**抽出情報**.
■ ■ ■ ■ ■
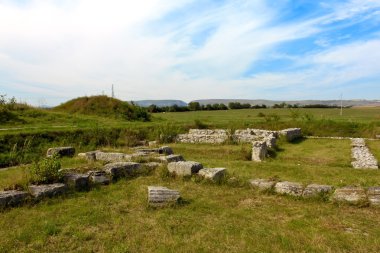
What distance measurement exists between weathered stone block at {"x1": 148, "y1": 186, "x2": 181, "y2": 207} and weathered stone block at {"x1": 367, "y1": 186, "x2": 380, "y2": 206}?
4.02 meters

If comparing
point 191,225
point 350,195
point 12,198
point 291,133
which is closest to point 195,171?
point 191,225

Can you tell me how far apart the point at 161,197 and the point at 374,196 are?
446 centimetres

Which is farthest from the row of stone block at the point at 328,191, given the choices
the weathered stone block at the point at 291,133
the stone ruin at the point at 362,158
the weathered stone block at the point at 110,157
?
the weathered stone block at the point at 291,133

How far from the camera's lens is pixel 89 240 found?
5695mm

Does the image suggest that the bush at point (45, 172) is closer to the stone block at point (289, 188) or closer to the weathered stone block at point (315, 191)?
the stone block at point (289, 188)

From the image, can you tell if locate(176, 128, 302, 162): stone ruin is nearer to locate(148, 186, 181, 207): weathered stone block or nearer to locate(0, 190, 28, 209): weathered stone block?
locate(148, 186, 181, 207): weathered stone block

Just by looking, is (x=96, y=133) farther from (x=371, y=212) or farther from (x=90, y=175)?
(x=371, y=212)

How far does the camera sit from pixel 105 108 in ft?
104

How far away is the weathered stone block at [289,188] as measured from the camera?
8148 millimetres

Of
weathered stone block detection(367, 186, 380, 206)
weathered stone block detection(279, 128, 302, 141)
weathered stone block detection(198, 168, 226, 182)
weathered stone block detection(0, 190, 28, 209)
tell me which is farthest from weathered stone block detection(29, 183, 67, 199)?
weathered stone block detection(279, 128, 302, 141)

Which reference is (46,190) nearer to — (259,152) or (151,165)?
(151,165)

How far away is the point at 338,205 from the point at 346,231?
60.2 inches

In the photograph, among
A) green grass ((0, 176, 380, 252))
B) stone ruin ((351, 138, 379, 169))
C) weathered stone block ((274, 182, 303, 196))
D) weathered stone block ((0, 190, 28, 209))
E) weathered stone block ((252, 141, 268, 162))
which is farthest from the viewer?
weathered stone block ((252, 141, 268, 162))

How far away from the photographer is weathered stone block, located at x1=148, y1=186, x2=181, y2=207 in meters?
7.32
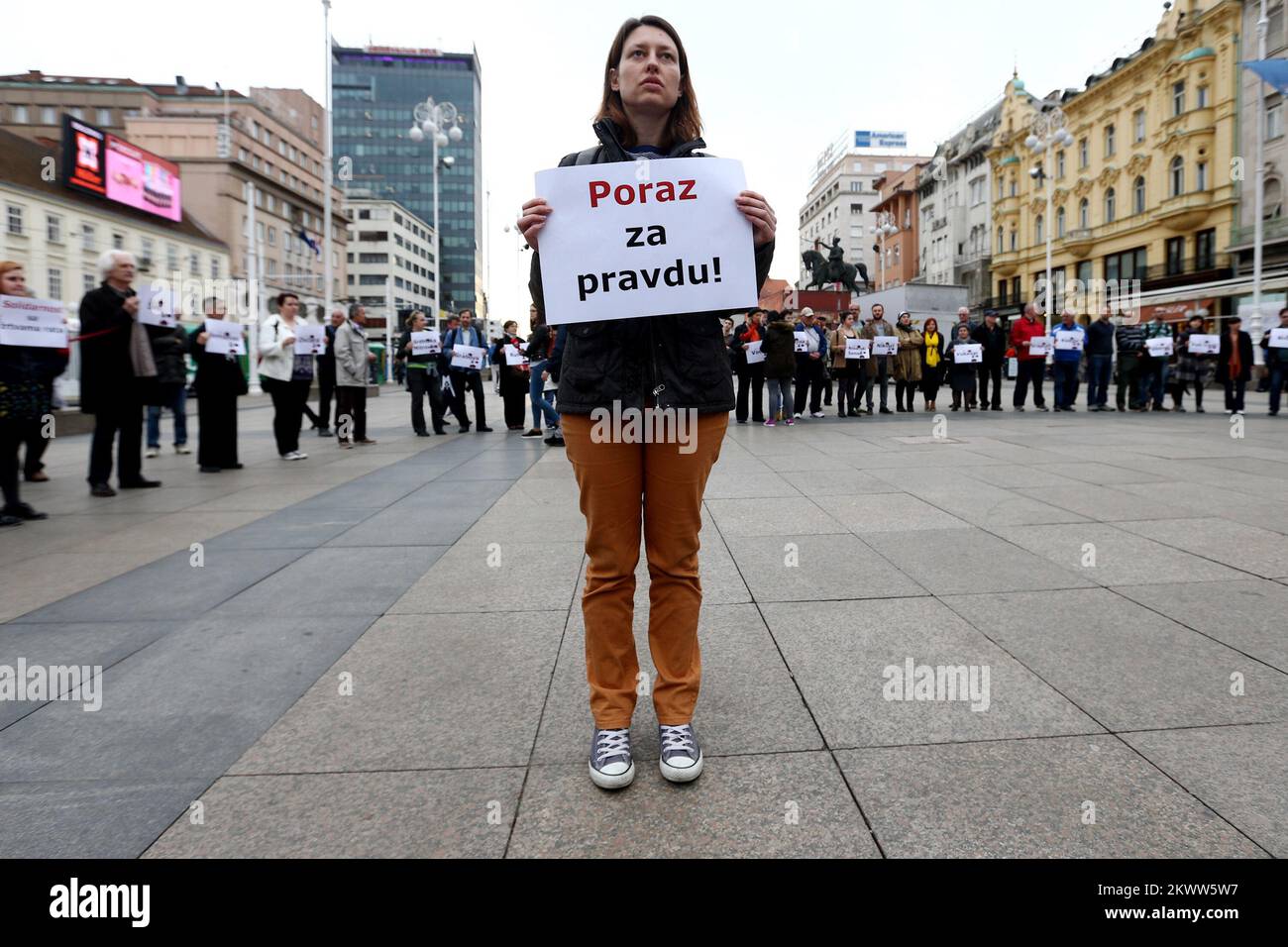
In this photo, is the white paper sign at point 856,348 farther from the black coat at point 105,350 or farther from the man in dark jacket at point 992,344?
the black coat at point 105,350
■ ■ ■ ■ ■
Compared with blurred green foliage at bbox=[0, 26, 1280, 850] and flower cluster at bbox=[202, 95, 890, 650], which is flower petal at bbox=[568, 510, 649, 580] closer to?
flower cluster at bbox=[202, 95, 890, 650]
■ ■ ■ ■ ■
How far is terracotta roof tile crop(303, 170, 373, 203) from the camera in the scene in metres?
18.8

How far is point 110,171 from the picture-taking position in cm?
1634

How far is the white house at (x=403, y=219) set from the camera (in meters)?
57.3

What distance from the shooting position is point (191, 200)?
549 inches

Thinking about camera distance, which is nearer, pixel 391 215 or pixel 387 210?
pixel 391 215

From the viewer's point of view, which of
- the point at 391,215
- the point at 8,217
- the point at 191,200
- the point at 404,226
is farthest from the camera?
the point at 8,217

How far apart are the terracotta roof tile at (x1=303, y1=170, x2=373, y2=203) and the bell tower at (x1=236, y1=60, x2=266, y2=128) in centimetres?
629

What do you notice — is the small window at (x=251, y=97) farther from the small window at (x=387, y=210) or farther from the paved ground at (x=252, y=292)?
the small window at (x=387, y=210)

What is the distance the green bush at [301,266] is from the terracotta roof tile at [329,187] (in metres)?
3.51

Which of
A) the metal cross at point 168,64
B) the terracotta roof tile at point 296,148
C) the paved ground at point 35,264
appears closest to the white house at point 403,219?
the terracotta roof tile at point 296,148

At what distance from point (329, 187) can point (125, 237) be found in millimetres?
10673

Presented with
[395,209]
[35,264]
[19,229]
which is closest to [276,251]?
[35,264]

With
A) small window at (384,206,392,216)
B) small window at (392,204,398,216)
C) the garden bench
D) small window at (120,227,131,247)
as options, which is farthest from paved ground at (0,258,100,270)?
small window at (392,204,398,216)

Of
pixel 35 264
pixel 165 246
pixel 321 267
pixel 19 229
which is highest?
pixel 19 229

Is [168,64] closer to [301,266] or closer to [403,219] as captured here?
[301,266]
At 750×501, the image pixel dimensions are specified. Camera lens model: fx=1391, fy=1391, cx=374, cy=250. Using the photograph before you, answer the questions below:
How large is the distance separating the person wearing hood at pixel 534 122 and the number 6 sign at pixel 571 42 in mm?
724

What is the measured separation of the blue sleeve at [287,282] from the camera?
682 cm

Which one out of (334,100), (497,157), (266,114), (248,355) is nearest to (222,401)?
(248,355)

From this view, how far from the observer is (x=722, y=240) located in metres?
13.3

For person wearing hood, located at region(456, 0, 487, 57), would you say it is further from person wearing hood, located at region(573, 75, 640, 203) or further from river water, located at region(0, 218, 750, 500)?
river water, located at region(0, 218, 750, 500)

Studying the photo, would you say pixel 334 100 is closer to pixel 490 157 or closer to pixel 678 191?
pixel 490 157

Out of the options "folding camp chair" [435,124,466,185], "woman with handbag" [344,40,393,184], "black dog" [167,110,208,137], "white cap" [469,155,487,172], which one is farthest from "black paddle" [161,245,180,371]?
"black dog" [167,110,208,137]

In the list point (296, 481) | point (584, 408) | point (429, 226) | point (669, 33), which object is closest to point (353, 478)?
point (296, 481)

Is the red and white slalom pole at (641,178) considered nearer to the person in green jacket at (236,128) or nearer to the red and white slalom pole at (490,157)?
■ ■ ■ ■ ■
**指示内容**. 「What distance measurement」を含む行から「446 centimetres」を含む行までを、「weathered stone block」を「worn stone block」に置き換えて書き直してください。それ以外の部分は変えないでください。

**結果**.
What distance measurement exists between worn stone block at {"x1": 148, "y1": 186, "x2": 181, "y2": 207} and worn stone block at {"x1": 367, "y1": 186, "x2": 380, "y2": 206}?
4.02 meters

If comparing
point 191,225
point 350,195
point 12,198
point 291,133
which is closest to point 195,171?
point 191,225

Can you tell me how far apart the point at 161,197 and the point at 374,196 are?
446 centimetres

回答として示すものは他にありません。